** Activity **
The answer is to be an exact copy of the lines below running from the line with "genus: Hippotragus" down to the line with "scientific name: Mus", both ends included, and nothing more.

-------- Records for the exercise --------

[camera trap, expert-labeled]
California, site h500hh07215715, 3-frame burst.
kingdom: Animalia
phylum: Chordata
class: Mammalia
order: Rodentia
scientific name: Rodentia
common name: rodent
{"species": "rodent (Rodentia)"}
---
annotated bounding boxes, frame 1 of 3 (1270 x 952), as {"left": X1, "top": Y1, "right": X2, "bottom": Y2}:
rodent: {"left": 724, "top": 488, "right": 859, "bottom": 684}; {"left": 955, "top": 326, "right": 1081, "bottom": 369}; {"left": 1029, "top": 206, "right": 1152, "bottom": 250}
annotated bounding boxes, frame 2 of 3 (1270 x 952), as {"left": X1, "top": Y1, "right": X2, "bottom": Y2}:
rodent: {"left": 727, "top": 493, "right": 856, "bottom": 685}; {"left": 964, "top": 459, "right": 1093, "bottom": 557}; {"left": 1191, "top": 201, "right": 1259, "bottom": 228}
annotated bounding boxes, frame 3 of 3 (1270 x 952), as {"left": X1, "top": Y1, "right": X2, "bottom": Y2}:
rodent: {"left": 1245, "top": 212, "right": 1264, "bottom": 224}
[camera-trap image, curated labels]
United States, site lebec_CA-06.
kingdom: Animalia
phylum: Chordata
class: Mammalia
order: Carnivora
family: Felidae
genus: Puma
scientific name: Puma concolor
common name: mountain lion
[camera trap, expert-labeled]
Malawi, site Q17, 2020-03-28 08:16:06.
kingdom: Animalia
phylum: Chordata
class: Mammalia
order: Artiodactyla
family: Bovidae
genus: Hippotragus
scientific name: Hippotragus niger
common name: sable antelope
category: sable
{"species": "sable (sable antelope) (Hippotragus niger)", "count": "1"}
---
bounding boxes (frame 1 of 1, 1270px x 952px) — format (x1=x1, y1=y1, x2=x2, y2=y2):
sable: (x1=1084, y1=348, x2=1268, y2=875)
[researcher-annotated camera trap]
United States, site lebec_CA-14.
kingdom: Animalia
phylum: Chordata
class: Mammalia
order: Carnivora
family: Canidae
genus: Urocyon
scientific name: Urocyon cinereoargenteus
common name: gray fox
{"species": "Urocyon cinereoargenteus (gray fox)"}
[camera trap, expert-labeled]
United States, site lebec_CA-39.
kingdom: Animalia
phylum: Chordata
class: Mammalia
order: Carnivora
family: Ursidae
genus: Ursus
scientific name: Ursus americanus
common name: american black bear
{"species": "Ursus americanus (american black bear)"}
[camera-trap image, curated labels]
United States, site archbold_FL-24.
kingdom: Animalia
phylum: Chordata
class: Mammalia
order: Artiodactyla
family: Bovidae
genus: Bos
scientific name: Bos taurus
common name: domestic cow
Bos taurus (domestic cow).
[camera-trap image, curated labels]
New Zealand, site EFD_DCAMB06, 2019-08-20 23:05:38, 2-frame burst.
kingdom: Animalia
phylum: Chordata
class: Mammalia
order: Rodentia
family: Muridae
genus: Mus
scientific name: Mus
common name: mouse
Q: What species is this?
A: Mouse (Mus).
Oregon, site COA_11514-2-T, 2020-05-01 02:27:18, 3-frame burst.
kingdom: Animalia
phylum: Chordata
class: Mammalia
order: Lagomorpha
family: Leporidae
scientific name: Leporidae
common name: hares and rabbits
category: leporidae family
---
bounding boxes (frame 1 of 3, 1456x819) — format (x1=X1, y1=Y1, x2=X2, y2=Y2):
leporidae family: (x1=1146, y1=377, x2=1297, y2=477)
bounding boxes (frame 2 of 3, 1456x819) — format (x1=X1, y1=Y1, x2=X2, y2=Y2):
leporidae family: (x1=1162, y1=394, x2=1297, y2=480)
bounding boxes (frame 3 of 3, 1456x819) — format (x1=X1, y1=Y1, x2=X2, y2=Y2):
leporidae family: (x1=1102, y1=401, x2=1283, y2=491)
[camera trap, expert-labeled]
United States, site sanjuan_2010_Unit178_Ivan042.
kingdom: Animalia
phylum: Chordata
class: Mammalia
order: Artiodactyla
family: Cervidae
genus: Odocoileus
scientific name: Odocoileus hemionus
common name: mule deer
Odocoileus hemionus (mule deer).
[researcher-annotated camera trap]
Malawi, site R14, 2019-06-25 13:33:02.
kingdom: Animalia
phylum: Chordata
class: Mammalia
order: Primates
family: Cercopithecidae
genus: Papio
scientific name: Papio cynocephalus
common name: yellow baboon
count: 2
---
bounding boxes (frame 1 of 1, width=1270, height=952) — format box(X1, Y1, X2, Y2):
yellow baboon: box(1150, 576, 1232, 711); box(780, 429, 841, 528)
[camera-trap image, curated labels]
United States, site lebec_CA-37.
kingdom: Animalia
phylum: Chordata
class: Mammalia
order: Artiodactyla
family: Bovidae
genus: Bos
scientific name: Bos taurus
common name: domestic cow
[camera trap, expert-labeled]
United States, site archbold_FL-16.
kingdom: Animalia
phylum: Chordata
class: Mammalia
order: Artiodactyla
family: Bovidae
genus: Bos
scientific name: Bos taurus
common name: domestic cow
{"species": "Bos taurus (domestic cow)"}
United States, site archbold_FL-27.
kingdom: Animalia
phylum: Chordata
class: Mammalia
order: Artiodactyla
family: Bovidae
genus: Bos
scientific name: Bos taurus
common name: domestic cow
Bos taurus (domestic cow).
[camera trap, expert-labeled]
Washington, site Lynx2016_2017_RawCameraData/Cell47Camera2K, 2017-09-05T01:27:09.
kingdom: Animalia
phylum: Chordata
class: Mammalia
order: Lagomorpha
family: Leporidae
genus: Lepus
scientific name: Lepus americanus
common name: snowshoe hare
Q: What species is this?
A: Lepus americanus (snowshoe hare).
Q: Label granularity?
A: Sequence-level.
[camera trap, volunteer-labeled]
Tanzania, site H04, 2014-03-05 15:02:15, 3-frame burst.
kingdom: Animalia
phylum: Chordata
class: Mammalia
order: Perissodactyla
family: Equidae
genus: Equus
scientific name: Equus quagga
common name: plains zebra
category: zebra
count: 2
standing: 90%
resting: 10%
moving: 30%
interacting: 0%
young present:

--------

** Output of the exercise **
genus: Hippotragus
scientific name: Hippotragus niger
common name: sable antelope
category: sable
{"species": "sable (sable antelope) (Hippotragus niger)", "count": "1"}
---
bounding boxes (frame 1 of 1, 1270px x 952px) — format (x1=x1, y1=y1, x2=x2, y2=y2):
sable: (x1=1084, y1=348, x2=1268, y2=875)
[researcher-annotated camera trap]
United States, site lebec_CA-14.
kingdom: Animalia
phylum: Chordata
class: Mammalia
order: Carnivora
family: Canidae
genus: Urocyon
scientific name: Urocyon cinereoargenteus
common name: gray fox
{"species": "Urocyon cinereoargenteus (gray fox)"}
[camera trap, expert-labeled]
United States, site lebec_CA-39.
kingdom: Animalia
phylum: Chordata
class: Mammalia
order: Carnivora
family: Ursidae
genus: Ursus
scientific name: Ursus americanus
common name: american black bear
{"species": "Ursus americanus (american black bear)"}
[camera-trap image, curated labels]
United States, site archbold_FL-24.
kingdom: Animalia
phylum: Chordata
class: Mammalia
order: Artiodactyla
family: Bovidae
genus: Bos
scientific name: Bos taurus
common name: domestic cow
Bos taurus (domestic cow).
[camera-trap image, curated labels]
New Zealand, site EFD_DCAMB06, 2019-08-20 23:05:38, 2-frame burst.
kingdom: Animalia
phylum: Chordata
class: Mammalia
order: Rodentia
family: Muridae
genus: Mus
scientific name: Mus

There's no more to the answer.